Grandios & gnadenlos

Er will nicht geliebt werden. Er will nicht gefürchtet werden. Eigentlich will er nur in Ruhe gelassen werden. Und doch war er in seinen Jahren als Büroleiter der „Süddeutschen“ irgendwie beliebt, gelegentlich gefürchtet, von den meisten geachtet und von manchen sogar bewundert.

Wenn Kurt Kister wieder einmal einen „Leiter“ oder ein „Edi“ geschrieben hatte, entwickelte sich in den nur mäßig vergnüglichen Morgenlagen in Presseamt oder Kanzleramt eine geschäftige Aufgeregtheit: „Haben Sie den Kister schon gelesen?“ „Den Kister müssen Sie unbedingt lesen – großartig, amüsant, aber ziemlich böse!“ So war das in Bonn und in Berlin: „den Kister“ musste man einfach gelesen haben, denn irgendwann würde man zwischen dem „Café Einstein“ und dem „Borchardt“ in eine vertraute Runde mit den üblichen Verdächtigen aus dem politisch-medialen Komplex geraten, die sich darin erging, „den Kister“ exegetisch zu diskutieren.

Kurt Kister war als Hauptstadt-Büroleiter ein Alpha-Journalist, obwohl er rein phänotypisch eine eher unauffällige und unscheinbare Erscheinung ist.

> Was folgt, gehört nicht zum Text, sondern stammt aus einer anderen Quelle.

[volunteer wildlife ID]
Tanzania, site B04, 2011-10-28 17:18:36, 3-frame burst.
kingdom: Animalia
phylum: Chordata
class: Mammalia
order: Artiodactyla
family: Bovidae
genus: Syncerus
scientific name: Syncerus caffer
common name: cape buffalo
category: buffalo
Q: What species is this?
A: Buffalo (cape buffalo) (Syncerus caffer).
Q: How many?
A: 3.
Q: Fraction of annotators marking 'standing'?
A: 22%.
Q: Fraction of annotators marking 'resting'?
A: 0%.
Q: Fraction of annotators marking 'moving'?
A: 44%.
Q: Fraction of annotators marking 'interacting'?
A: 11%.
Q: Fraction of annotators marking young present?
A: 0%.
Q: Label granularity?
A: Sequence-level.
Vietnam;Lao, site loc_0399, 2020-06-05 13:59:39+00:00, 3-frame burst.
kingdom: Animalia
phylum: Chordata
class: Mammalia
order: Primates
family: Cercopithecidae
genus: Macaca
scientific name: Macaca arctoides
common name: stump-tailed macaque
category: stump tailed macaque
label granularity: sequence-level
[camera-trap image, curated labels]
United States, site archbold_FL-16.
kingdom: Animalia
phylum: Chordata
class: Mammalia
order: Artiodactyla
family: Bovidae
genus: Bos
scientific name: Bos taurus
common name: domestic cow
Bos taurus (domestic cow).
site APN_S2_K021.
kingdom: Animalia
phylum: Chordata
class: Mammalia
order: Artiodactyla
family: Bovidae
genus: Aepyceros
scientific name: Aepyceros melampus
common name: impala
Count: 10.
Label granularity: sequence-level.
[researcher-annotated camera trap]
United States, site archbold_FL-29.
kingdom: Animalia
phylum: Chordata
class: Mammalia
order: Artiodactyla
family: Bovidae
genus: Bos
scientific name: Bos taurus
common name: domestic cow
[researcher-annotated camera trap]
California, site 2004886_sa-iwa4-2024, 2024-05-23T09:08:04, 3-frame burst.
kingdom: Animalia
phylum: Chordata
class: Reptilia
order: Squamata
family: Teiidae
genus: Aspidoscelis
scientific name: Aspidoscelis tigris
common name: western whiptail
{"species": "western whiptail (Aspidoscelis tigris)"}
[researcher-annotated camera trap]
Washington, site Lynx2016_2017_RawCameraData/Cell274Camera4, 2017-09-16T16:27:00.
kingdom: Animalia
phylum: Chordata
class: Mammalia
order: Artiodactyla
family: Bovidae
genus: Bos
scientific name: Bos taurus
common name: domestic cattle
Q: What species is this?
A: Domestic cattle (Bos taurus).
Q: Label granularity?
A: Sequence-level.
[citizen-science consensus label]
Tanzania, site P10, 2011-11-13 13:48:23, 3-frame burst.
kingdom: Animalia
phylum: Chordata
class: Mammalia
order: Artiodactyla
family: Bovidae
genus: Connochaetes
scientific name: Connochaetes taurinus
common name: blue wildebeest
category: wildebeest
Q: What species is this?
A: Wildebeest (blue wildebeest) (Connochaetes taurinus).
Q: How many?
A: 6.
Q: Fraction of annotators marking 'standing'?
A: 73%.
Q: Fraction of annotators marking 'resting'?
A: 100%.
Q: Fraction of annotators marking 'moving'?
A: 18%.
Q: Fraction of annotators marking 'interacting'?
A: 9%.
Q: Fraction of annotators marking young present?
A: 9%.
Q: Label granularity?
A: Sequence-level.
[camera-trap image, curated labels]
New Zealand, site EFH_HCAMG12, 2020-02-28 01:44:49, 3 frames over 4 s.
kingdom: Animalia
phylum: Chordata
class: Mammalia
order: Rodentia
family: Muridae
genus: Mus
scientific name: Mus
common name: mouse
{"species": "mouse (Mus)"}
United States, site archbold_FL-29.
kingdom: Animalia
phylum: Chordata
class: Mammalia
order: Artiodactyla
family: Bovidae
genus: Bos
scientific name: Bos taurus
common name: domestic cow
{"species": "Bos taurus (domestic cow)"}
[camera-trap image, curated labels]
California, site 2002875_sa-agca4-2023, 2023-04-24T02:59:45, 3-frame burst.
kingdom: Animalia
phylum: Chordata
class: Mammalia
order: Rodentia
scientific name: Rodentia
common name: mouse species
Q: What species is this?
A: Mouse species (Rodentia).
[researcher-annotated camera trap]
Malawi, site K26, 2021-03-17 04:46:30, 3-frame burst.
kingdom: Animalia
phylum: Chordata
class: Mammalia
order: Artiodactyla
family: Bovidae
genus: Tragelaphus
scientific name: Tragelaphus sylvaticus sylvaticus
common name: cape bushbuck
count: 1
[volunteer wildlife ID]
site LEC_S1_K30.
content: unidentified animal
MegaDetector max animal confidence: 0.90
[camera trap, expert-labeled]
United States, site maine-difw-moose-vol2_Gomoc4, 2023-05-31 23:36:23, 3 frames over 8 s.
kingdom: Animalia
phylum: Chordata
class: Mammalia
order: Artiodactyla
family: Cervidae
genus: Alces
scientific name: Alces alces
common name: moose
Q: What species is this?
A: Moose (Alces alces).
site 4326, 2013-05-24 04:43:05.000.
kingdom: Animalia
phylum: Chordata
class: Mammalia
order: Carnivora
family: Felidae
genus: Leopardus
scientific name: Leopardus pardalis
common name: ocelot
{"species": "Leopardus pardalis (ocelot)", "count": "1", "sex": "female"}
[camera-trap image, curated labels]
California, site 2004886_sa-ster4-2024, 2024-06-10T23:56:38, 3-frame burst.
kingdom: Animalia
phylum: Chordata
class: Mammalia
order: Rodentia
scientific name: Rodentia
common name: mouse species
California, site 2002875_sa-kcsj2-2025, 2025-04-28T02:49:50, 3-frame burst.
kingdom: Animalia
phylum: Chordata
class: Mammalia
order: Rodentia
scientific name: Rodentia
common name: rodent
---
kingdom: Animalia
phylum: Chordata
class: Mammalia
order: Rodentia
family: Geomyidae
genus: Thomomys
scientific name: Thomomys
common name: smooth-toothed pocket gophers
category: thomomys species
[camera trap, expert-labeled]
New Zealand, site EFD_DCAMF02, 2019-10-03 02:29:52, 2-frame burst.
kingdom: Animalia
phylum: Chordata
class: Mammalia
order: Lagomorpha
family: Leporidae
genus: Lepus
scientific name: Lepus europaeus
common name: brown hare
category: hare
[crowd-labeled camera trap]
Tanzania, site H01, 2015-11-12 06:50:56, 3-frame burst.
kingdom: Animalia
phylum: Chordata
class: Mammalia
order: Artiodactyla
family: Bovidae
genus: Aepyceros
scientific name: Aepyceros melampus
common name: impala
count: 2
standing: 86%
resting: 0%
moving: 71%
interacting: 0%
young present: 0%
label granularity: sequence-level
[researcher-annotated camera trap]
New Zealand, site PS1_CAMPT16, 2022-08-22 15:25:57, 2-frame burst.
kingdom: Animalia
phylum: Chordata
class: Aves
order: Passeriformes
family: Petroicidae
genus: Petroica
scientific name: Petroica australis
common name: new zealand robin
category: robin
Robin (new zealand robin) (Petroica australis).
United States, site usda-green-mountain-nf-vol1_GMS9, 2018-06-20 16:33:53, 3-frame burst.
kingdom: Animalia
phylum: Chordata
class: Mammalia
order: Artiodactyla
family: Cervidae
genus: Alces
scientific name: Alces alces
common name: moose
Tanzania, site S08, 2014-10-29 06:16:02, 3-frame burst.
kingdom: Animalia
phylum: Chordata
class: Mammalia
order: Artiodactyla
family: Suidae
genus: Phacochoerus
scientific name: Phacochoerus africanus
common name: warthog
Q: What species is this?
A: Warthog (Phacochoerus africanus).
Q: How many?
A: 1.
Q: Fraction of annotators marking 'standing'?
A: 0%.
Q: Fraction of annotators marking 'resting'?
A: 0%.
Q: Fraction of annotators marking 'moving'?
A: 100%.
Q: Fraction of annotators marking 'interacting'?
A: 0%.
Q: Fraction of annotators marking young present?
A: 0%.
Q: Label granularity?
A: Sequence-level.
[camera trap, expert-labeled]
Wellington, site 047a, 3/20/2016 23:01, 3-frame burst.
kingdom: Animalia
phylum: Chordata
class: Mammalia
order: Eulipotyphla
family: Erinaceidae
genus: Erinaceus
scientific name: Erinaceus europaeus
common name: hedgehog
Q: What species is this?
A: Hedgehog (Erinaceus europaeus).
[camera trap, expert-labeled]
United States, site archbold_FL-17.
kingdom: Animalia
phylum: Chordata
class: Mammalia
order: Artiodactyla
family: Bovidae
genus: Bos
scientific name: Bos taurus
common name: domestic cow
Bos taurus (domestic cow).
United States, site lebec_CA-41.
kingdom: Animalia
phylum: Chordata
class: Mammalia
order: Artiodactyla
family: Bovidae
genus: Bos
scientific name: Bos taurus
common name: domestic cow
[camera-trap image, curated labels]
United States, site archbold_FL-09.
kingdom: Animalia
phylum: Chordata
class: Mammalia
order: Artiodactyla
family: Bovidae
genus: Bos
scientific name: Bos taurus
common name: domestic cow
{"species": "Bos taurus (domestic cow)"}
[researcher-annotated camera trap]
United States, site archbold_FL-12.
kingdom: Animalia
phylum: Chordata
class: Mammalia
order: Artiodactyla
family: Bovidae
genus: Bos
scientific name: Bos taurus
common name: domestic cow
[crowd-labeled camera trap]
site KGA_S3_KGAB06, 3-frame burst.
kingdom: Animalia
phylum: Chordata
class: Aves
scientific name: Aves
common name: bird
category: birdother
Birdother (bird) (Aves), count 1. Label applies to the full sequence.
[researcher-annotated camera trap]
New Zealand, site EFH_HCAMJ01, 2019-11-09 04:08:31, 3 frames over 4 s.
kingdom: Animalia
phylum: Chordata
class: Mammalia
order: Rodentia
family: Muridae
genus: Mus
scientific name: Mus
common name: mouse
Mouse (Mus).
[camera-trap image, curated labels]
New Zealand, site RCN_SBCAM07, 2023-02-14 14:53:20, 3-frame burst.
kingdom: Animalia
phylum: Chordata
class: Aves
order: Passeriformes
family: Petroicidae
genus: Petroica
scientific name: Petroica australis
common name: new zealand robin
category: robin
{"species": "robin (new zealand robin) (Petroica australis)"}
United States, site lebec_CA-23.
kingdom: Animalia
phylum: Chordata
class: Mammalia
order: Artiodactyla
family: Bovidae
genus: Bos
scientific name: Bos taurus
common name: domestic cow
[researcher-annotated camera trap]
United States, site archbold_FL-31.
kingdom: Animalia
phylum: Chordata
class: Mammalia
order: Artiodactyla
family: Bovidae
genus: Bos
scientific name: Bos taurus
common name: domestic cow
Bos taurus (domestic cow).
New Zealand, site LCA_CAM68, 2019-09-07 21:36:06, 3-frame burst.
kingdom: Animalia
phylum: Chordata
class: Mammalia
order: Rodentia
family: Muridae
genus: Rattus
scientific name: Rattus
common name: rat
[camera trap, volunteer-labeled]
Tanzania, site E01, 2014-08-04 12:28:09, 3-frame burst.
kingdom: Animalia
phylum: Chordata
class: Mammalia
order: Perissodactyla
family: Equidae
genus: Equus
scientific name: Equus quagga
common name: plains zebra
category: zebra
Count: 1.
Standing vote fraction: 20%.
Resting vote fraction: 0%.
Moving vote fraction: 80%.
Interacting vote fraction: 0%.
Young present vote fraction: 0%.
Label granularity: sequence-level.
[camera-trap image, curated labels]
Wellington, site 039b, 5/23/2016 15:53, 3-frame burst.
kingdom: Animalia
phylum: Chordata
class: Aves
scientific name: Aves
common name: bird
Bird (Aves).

Freundschaften beginnen zufällig und oftmals in einem Restaurant. Bei Kister und mir war es das Restaurant im Behnisch-Bundestag in Bonn. Es war im Frühjahr 1999, der rot-grünen Koalition erging es nach Lafontaine-Rücktritt, Hessen-Debakel und Balkan-Einsatz in der öffentlichen Kommentierung ähnlich wie der amtierenden Regierung Merkel-Westerwelle, wobei SPD und Grüne damals wirklich zusammen regieren wollten.

Mit Reinhard Hesse, dem verstorbenen Redenschreiber von Gerhard Schröder, besprach ich einen Text, als sich Kister zu uns gesellte. Wir unterhielten uns angeregt, als vom Nachbartisch die Bitte erging, über den aktuellen Verhandlungsstand beim Brüsseler Ministerrat zur Altauto-Richtlinie informiert zu werden. Immerhin lag – zumindest gefühlt – das Schicksal der deutschen Automobilindustrie an dem Tag in der Hand des grünen Umweltministers, was nicht gerade zur Beruhigung beitrug. „Was machen meine Altautos?“, schallte es herüber – Kister konnte kaum noch an sich halten. Zum Glück stehen die Altautos seitdem nicht zwischen uns, sie verbinden uns genauso wie viele andere Erlebnisse in den turbulenten rot-grünen Jahren. Denn eigentlich ist Kister einer der maßgeblichen Chronisten der Schröder-Fischer-Ära, der Zeit der „Silberrücken“ in der Politik.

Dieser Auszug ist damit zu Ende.